● REQUIREMENTS
Reproduce every line of the records below, starting with the line containing "How much distance exists" and continuing down to the end of the records, with both ends included.

● EXTRACTED ENTRIES
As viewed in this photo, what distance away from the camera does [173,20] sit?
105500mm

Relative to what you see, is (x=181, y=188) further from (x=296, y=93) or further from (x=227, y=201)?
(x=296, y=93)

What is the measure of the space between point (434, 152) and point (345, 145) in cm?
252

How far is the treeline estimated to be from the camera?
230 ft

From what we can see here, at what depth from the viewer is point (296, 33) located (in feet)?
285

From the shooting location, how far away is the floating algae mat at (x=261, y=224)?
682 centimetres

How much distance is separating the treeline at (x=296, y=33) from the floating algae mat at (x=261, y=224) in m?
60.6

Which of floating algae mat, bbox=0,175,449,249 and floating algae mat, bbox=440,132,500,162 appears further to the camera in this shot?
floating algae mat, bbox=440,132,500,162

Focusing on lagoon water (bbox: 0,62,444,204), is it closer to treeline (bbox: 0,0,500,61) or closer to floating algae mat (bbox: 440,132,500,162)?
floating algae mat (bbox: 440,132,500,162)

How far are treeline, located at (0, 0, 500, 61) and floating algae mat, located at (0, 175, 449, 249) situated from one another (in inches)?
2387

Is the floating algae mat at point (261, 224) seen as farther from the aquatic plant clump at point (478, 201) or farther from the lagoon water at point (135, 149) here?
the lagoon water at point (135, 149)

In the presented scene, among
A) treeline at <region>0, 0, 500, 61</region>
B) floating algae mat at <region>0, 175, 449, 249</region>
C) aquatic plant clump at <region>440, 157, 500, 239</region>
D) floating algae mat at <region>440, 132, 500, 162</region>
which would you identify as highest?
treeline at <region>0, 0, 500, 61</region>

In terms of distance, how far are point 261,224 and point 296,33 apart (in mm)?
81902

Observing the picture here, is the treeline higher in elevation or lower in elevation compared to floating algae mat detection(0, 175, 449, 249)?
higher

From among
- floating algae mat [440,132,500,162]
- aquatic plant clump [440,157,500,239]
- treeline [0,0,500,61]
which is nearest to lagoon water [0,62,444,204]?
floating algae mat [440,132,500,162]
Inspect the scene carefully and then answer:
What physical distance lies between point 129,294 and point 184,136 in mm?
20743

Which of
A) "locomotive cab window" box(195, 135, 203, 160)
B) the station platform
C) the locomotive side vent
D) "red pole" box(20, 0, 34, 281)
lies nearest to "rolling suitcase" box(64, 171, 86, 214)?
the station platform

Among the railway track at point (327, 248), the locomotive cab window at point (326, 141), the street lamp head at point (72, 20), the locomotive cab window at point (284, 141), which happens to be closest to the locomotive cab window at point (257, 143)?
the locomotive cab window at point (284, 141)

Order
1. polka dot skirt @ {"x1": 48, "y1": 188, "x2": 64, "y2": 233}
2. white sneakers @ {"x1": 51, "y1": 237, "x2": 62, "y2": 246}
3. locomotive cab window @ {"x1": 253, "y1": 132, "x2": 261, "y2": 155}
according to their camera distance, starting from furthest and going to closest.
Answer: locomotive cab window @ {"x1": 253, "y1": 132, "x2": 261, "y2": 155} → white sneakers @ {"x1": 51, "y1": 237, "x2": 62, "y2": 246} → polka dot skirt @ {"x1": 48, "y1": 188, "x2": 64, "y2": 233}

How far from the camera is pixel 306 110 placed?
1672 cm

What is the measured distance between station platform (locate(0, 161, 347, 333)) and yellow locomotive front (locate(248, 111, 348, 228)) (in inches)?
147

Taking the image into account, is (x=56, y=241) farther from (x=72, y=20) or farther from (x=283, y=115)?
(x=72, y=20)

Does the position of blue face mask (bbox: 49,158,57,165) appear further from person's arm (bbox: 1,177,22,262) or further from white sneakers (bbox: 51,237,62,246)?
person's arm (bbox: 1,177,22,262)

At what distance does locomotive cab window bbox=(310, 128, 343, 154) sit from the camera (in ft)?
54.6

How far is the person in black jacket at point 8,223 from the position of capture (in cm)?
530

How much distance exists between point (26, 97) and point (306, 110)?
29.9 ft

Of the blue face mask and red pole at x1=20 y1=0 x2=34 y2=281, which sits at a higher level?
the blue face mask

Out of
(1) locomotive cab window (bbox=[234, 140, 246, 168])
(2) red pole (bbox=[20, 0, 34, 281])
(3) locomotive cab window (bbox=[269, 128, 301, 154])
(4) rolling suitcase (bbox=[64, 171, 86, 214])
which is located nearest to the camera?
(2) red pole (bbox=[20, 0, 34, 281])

● THE REPLY
How much distance exists between point (26, 97) and point (306, 110)?
29.9 ft

Of the blue face mask and red pole at x1=20 y1=0 x2=34 y2=281, which sits at a higher level?
the blue face mask

Out of
(1) locomotive cab window (bbox=[234, 140, 246, 168])
(2) red pole (bbox=[20, 0, 34, 281])
(3) locomotive cab window (bbox=[269, 128, 301, 154])
(4) rolling suitcase (bbox=[64, 171, 86, 214])
which is located nearest to the camera?
(2) red pole (bbox=[20, 0, 34, 281])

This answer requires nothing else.